Aber: Ist dieses Verhalten überhaupt angemessen für einen Mitarbeiter, der vielleicht deutlich jünger ist als der Apotheker oder noch gar nicht so lange für die Apotheke arbeitet?

Nun: Als Mitarbeiter, von dem erwartet wird, dass er aktiv als mündiger Angestellter die Entwicklung der Apotheke mitbestimmt und bei der Erreichung der Apothekenziele mitwirkt, ist er natürlich ebenfalls zur Kritik berechtigt. Es kommt halt wiederum auf das "Wie" an.

Der Mitarbeiter sollte sich daher fragen, welche Einstellung der Vorgesetzte oder Kollege zur Kritik hat: Betrachtet er sie primär als Quelle von Verbesserungsvorschlägen oder als Versuch, ihn bloßzustellen? Wenn der Chef offen und flexibel auf Mitarbeitervorschläge eingeht, ist es wahrscheinlich, dass er auch Kritik an der eigenen Person positiv verarbeitet. Ist er hingegen ein Kommunikationsmuffel und hält gerne am Status quo fest, wird Kritik eher auf unfruchtbaren Boden fallen.

Mit ehrlichem Lob und begründeter Anerkennung der Leistungen von Chef und Kollegen bereitet der Mitarbeiter den Boden für Kritik, die angenommen wird. Sie muss darum stichhaltig und begründet vorgetragen werden, der Mitarbeiter sollte jede Schuldzuweisung vermeiden.
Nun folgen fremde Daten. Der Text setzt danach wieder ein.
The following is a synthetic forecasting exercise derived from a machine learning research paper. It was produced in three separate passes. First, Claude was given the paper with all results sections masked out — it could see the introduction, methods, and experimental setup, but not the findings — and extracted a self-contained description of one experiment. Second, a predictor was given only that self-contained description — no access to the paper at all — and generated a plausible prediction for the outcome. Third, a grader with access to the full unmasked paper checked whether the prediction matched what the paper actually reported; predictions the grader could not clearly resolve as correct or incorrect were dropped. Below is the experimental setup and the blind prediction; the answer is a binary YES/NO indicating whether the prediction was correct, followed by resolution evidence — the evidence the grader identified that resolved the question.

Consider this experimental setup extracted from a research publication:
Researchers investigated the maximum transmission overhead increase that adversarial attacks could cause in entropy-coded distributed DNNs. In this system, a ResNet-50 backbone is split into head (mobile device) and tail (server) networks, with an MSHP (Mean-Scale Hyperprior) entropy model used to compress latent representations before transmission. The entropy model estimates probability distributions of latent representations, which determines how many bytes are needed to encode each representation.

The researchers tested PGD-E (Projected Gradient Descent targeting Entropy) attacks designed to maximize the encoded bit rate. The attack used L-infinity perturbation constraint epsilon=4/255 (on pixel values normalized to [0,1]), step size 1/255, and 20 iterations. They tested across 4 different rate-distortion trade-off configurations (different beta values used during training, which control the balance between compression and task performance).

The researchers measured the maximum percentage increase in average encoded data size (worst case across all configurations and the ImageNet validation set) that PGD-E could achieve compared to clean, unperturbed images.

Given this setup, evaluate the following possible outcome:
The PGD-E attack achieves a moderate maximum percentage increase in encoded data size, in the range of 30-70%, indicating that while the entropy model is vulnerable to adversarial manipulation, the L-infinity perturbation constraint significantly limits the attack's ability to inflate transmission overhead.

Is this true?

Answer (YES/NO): YES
Wichtig ist die intensive Vorbereitung des Gesprächs: Der Mitarbeiter fragt sich, was er mit seiner Kritik bewirken will und welche Schritte notwendig sind, um diese Wirkung zu erreichen. Schließlich erläutert er, dass Apotheker bzw. Kollege und er in einem Boot sitzen und gemeinsam Ziele erreichen wollen. Und daraus leitet er das Recht ab, auf Missstände hinzuweisen – selbst wenn diese das Verhalten des Apothekers betreffen.